The same instinct shows up in booking. Two callers can race for the same nine o'clock slot, and the obvious mitigations make a double-booking merely unlikely. A partial unique database index makes it physically impossible: the second write does not lose a race, it violates a constraint, and the database refuses it. The guarantee lives in the schema, where it cannot be forgotten by a future handler, rather than in application logic that has to remember to check.
What a self-audit surfaced
I ran a structured self-audit against a world-class production-launch bar rather than an MVP one: parallel domain reviews reading the actual code paths and scoring the system as if it were already carrying live traffic.
It confirmed the controls that matter: the idempotency primitives, the encryption-with-blind-index, the audit hash-chain. Every finding it raised became a tracked item with a file behind it and a check that turns green when it is closed. A system built to that bar knows exactly where its edges are and drives them to a passing state; that is the discipline the audit exists to enforce.
Which carries into how launch itself is treated: as discipline, not a date. Launch readiness is something machine-checkable. There are runbooks paired with scripts that check tenant isolation, confirm the audit table is immutable, and reject placeholder secrets before any sign-off is accepted. The posture is that "ready" is a thing you demonstrate with a passing check, not a thing you feel.
What the controls show
This is a pre-launch product, so what I can show publicly is the engineering, not market metrics. And the engineering controls hold on their own terms. Failing closed is a property of the row-level security policy whether or not anyone is using the product. The double-booking constraint either lives in the schema or it does not; the CI check that rejects a direct SMS call either fails the build or it does not. The system is built so those guarantees are demonstrated by checks, not asserted by vibes.
What stays private
I am not publishing the protected mechanics: the voice rules and agent configuration, the routing and callback logic, the integration internals with the practice-management system, the state-transition details, the operational gate thresholds, or anything that would let someone rebuild the company. Commercial planning, launch sequencing, and the detailed contents of the self-audit stay private too.

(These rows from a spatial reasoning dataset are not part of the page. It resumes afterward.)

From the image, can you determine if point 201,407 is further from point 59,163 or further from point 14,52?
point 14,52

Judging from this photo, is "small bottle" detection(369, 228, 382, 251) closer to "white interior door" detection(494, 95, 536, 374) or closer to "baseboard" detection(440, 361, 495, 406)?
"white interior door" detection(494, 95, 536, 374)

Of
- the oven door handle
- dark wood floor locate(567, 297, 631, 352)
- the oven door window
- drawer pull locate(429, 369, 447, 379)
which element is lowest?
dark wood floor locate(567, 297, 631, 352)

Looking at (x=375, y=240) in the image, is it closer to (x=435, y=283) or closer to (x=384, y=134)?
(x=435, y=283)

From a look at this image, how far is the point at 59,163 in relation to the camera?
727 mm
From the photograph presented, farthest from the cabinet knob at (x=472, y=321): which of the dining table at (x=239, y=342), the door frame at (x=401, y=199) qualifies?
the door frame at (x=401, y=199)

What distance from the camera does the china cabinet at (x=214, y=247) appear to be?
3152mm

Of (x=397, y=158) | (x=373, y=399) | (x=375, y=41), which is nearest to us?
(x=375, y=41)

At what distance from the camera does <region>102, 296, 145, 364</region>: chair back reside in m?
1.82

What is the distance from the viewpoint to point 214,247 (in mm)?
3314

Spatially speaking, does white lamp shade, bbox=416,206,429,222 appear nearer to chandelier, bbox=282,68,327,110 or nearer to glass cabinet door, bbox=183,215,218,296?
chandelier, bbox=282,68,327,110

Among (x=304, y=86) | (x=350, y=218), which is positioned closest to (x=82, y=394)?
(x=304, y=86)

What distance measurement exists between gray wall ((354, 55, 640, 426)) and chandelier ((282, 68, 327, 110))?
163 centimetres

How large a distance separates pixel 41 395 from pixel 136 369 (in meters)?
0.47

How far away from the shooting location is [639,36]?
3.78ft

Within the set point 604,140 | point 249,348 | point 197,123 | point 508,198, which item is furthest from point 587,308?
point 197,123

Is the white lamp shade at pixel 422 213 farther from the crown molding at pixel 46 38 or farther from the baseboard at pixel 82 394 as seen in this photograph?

Fail audibly, never silently
Everything in Conversico comes back to one line: fail gracefully and audibly, never silently. A voice product has no quiet failure mode — it fails in front of a person who is listening — so the silent-failure path is the part that gets written first, the greeting that still plays when the database, the cache, and every provider are gone. The hardest bugs in a system like this are not the crashes, which announce themselves, but the prompt nested one level too deep: present, connected, and quietly doing nothing. That bug does not crash. It just costs the call, the way a missed phone call costs a practice a patient it will never know it lost. The discipline that catches it is the same discipline that lets a greeting still play when everything else is broken.